How employees interact with their employers IT infrastructure is being strongly influenced by what they do with IT in their personal lives; on-line banking, family research, networked homes, smartphones and computing tablets all form expectations, and this is referred to as the ‘consumerisation’ of IT.

Then there is the fact that more and more devices are becoming IP enabled, for which read, requiring an IP address, and the magnitude of the task changes again. So many devices are becoming IP enabled that the current IP addressing scheme, known as IPv4, has nearly used all of its available addresses, and it is being progressively replaced by IPv6, which at 128-bits of address space, is significantly larger than IPv4, at 32-bits.

Configured risk

For the CFO and other members of the board, that’s about as technical as it gets; so let’s talk numbers. The spread sheet used to map IP addresses is only as accurate, or should that be as inaccurate, as its last entry.

It relies on manual updates and when the choice is configuring a router change to support a new marketing initiative, or recording static data, it’s clear where the pressure will drive the IT technician. When this entirely undependable record is updated – it’s still out of date – there has been some cost incurred. This cost however is trivial when compared to the out of control expenses associated with scripting.

Every network will have scripts (the most modest of networks could utilise hundreds) and depending on their objective, they can be classified in a range from simple to complex.

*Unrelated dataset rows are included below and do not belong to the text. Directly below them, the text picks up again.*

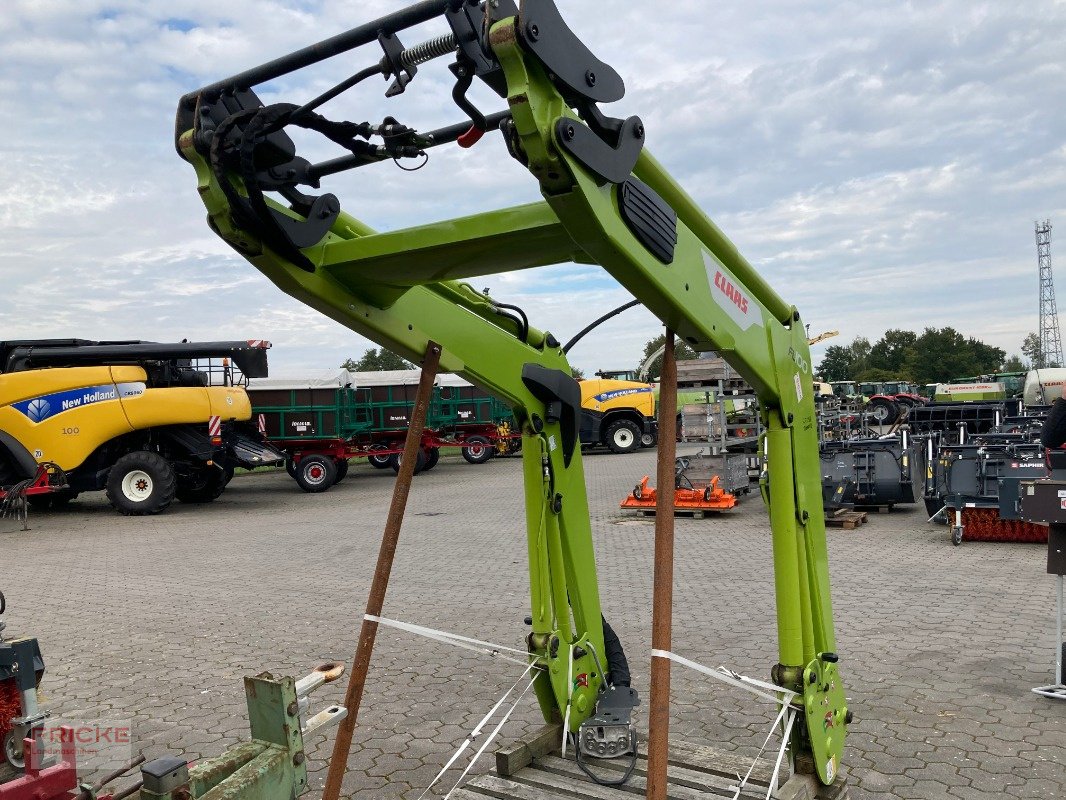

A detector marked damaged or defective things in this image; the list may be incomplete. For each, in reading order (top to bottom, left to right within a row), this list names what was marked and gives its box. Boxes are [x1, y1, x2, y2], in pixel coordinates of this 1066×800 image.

rusty metal rod [322, 340, 442, 800]
rusty metal rod [640, 332, 672, 800]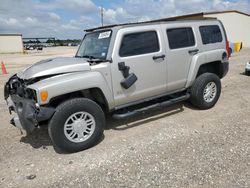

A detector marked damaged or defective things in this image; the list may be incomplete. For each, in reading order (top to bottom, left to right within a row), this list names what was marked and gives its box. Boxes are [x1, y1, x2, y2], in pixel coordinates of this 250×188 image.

damaged front bumper [4, 75, 55, 134]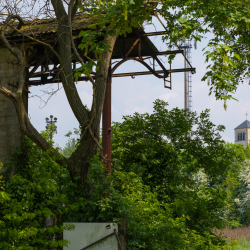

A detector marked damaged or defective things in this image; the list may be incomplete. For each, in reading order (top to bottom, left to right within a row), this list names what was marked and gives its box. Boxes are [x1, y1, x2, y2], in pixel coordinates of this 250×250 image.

rusty metal structure [0, 15, 195, 172]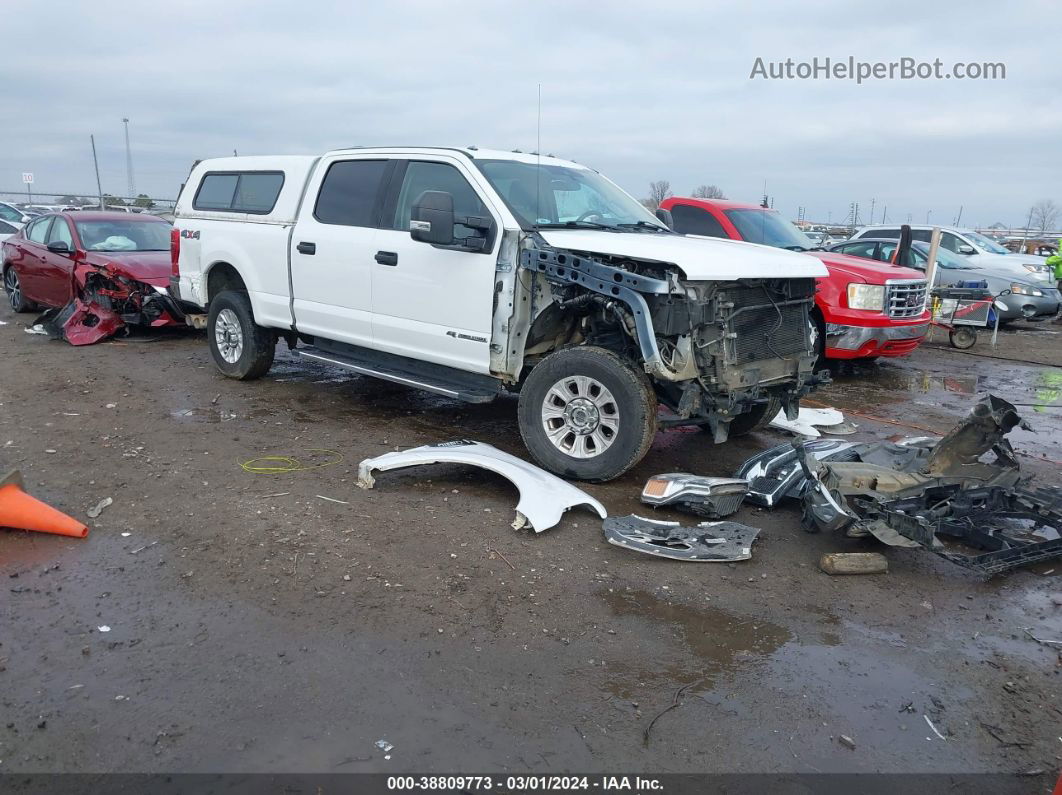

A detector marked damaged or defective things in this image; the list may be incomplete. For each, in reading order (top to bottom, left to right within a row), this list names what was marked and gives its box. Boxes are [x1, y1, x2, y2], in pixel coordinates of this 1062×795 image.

truck hood missing [535, 228, 824, 280]
damaged front end [38, 262, 189, 346]
damaged front end [522, 246, 828, 439]
crumpled metal debris [603, 511, 760, 560]
crumpled metal debris [637, 475, 747, 517]
damaged front end [798, 394, 1062, 568]
crumpled metal debris [798, 394, 1062, 573]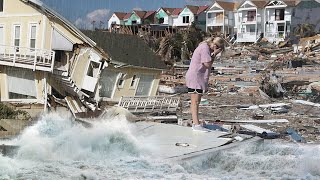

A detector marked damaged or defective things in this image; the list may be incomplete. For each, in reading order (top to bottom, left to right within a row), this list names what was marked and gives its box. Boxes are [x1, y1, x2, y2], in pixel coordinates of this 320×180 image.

A simple script could take up to one man day to write, test and deploy, whereas for something not uncommonly complex, this cycle could be measured in months.

It doesn’t stop here. The profusion of scripts is unmanaged and once again drawing our attention to this well-intended amateurism, any script can become a time-bomb. A change to one line of code could have unintended consequences, or even cause paralysis, because the author of that script no longer works for the organisation, and the code has not been adequately commented.

IPv6 planning

While transition to IPv6 has been cautiously slow, transit you must. It is not just the more generous range of addresses that drives this need. IPv6 offers a wide range of new options; the mandatory use of the protocol suite IPSec offers a significant improvement in data security by adding encryption and this should not be overlooked.

Diseconomy of scale

Business professionals are always looking for the savings bought about through scale of economy, but they will not find then when it comes to IP address management, also known as IPAM. Because more addresses will create the need for more scripts, not to mention the escalating risk bought about by the radical growth in complexity, the per-address management cost increases. One estimate has suggested that the annual cost of managing each IP address grows from $7.46 where there are less than one-thousand IP addresses, to $9.86 with ten-thousand addresses under management.

Automation with rapid ROI

Spending now to save in the future will trigger a CFOs alarm bells, but there are valid exceptions. Market analyst Gartner has been saying since 2009 that there is a strong emerging market of IPAM suppliers and the selection of one of the more advanced suppliers could help to improve other critical areas of network management, including DNS and Network Change management.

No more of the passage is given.